Aşağıdaki üç ifade, ABD hukukunda menkul malların satımına dair seçilen metinle örtüşüyor mu? Her biri için evet ya da hayır deyin ve kararı belirleyen sözleri metinden aynen alıntılayın.
1. Uluslararası ticaret temelde sözleşmelere dayanır.
2. Dünya ticaret hacminin büyük kısmının önümüzdeki 5-10 yıl içinde telefonla gerçekleşeceği tahmin edilmektedir.
3. ABD, tek para birimi olarak avroyu savunmaktadır.

(Seçilen Metin)
===============

|
ABD HUKUKUNDA MENKUL MALLARIN
SATILMASI VE KİRALANMASI (SALES AND LEASES OF PERSONAL PROPERTY) GİRİŞTicari
hayatta satım sözleşmeleri son derece önem arz eden bir konudur. Uluslar arası
ticaret temelde sözleşmelere, özellikle de satım sözleşmesine dayanmaktadır.
Taraflar kendi iç hukuk düzenlemelerini bir tarafa bırakıp, şartlarını
kendilerinin belirledikleri satım sözleşmesi uyarınca, uluslar arası ticareti
yürütmektedirler. İletişim
alanında gerçekleştirilen son teknolojik yeniliklerle beraber, sınırların ve
mesafelerin bir önemi kalmadı. Artık bilgisayar ve internet sayesinde,
satıcıların web sayfalarını dolaşıyor, istediğimiz niteliklere ve fiyata
uygun mal yada hizmeti anında satın alabiliyoruz. Önümüzdeki 5-10 yıl
içerisinde 200 trilyon doları aşan dünya ticaret hacminin büyük kısmının,
internet üzerinden gerçekleşeceği tahmin edilmektedir. Uluslar arası
ticarette söz sahibi olan ABD, kendi etkinliği artırmak ve üçüncü dünya ülkelerine
daha çok mal ve hizmet satabilmek amacıyla, tek dil(ingilizce), tek para
birimi(dolar) ve tek hukuk(ABD hukuku) mücadelesini devam ettirmektedir.

===============

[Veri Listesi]
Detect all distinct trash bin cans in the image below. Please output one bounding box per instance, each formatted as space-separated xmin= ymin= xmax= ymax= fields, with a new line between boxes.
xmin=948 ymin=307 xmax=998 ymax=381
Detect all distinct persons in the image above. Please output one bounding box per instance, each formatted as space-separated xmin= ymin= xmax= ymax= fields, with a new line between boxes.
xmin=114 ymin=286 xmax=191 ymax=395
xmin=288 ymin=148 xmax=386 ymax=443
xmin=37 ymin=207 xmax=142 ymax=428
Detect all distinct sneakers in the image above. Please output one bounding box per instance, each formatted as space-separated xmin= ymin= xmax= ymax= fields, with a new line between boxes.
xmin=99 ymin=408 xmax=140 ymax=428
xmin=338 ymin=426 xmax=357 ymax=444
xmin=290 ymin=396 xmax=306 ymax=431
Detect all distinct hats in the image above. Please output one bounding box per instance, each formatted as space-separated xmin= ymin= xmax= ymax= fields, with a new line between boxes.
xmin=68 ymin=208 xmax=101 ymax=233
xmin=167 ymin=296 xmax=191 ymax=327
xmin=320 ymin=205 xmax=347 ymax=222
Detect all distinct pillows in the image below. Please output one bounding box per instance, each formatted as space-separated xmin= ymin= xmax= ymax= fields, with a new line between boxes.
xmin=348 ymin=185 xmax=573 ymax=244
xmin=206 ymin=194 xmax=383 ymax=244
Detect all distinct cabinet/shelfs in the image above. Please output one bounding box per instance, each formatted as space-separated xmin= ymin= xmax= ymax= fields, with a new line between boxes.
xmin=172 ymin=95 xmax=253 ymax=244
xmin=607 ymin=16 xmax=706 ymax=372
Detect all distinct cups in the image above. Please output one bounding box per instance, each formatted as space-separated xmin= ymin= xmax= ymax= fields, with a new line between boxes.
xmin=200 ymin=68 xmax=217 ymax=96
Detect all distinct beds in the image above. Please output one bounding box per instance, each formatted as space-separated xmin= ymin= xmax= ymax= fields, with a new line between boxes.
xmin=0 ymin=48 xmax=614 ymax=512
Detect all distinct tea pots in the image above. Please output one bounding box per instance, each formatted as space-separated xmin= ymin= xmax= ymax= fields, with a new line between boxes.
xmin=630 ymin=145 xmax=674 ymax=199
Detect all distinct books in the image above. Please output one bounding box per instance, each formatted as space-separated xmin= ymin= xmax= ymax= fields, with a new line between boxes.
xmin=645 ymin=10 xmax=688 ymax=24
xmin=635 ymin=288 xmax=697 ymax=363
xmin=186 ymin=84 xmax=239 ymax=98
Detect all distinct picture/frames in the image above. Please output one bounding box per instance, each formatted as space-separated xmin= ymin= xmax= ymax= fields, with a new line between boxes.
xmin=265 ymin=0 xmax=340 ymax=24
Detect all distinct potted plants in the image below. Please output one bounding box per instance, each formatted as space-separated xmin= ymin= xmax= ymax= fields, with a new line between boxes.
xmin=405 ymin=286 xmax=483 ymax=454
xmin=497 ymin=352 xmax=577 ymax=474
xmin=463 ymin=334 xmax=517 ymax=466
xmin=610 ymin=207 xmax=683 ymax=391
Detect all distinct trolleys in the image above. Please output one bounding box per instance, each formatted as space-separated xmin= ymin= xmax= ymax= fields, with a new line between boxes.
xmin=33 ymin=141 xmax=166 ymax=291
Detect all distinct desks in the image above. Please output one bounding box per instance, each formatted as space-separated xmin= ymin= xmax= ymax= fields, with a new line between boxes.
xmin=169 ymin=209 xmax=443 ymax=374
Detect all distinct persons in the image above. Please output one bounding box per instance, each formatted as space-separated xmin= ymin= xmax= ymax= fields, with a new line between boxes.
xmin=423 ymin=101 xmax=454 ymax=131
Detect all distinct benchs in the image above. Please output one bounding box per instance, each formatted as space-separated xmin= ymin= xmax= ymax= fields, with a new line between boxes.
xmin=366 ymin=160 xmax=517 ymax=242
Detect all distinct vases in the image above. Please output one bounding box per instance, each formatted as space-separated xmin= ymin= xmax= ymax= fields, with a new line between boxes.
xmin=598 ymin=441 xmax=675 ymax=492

===============

(Çözümlü Problem)
1. Evet: "Uluslar arası ticaret temelde sözleşmelere, özellikle de satım sözleşmesine dayanmaktadır."
2. Hayır: "Önümüzdeki 5-10 yıl içerisinde 200 trilyon doları aşan dünya ticaret hacminin büyük kısmının, internet üzerinden gerçekleşeceği tahmin edilmektedir."
3. Hayır: "tek para birimi(dolar)"